Tuesday, January 4, 2011

Suds In Your Eye by Mary Lasswell

This is a humorous story by Mary Lasswell about three retired women, Mrs. Annie Feeley, Miss Agnes Tinkham, and Mrs. Erna Rasmussen, who live in Southern California, probably San Diego, during World War II. Mrs. Feeley is a widow who runs a junk yard called Noah's Ark (it has two of everything) with the help of Old-Timer (her working man) after her husband died. She is uneducated and can't read.

Miss Tinkham, a retired music teacher, relies on rent from a home back east and she is looking for a less expensive place to live when she meets Mrs. Feeley.

Mrs. Rasmussen, also a widow, is a nationalized citizen from Denmark living with her daughter and her daughter's family, paying rent, cooking and taking care of the grandchildren. They insist that she get home by 10:00 p.m. Worse yet, her son-in-law doesn't drink and is a vegetarian.

Mrs. Feeley has no children, but she has a nephew, Danny Malone, who is a Chief Yeoman stationed on a ship, who apparently has lost his parents.

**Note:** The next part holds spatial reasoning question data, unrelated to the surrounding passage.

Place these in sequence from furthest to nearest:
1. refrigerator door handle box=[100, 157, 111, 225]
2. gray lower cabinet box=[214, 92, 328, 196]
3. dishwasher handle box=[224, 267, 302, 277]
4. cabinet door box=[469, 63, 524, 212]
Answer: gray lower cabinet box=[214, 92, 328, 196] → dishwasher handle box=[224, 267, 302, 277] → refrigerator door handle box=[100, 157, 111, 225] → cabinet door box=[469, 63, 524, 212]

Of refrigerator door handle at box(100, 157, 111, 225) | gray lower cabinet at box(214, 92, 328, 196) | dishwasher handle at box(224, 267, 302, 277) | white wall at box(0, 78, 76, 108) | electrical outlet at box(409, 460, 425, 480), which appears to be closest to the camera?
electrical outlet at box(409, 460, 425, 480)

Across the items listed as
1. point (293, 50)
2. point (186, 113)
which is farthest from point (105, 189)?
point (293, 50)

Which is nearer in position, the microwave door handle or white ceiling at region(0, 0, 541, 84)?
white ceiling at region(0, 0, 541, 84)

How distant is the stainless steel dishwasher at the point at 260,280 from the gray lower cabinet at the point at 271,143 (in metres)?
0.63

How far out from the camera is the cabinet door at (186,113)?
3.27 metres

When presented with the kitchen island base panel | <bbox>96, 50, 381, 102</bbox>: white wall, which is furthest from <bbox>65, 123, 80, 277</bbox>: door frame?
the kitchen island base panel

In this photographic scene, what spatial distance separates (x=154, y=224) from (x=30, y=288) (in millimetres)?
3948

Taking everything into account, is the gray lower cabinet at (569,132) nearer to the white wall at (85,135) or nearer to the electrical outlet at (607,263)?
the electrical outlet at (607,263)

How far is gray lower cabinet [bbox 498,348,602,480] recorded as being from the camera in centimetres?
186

Mrs. Feeley invites Miss Tinkham and Mrs. Rasmussen to move into her one-room house and they build walls to provide privacy between the beds. Mrs. Rasmussen does the grocery shopping and prepares the meals. Miss Tinkham plays the piano. The two things the three have in common are their love of beer (thus the title) and their ability to get things done.

While Danny is home briefly, Miss Tinkham invites them all to visit the Spanish class she is taking and Danny falls in love with the teacher, Kate Logan, and she is instantly attracted to him. We know this quickly because of the viewpoint. Books written today are most often written in one character's point of view for each scene. However, this book came out in 1942 when it was more popular to use limited omniscient viewpoint, which means you have a God-like perspective of the story and can switch viewpoint from one character to another as needed, even within a scene. In other words the reader can read the minds of all characters in a scene, not just one.

The three ladies are struggling financially and manage to get by only by pooling their resources. Danny offers to help and is turned down. Then his ship leaves for a military mission and he is unavailable to help even if his aunt would let him.

Mrs. Feeley learns her junk yard and home are being sold because she hasn't paid her taxes for several years. Turns out the lawyer she'd hired to take care of it has stolen the money. If Miss Tinkham hadn't been there to read the letter to Mrs. Feeley, it would have been too late.

The three ladies and Old-Timer go to work at the tuna cannery to raise the money for the taxes by the deadline, plus a little extra for the trip to Tijuana the Spanish class has planned.

This book contains a few profanities that you wouldn't find today in a humor book and the only mention of Christian was this: Mrs. Feeley was glad to see that Kate Logan was a Christian when it came to drinking beer. It would have been almost too much of a disappointment if she had turned out to be the kind that liked the sweet stuff.

They manage to pay off the taxes and penalties and end up with enough money for the trip to Mexico with the class. While there, they find the lawyer and help the police catch him. Later, back in the United States, they get a reward for catching him.

Danny comes home and marries and Kate Logan and they have a huge party at Noah's Ark.

Great story.

There was more of a plot to the book than I remembered from reading in back in the 1950s. Although we didn't learn about the possible loss of the property until half way through the book, it was a significant event that put tension on the ladies to find a solution within a fixed time frame, the recipe for a good novel.

I think the reason I thought about Suds In Your Eye when I started writing about Liz Siedo and the bookmobile was that Liz gets things done and has a positive attitude about life, just like the three women in Mary Lasswell's books. I don't know yet, but I suspect Liz might enjoy a taste of beer from time to time.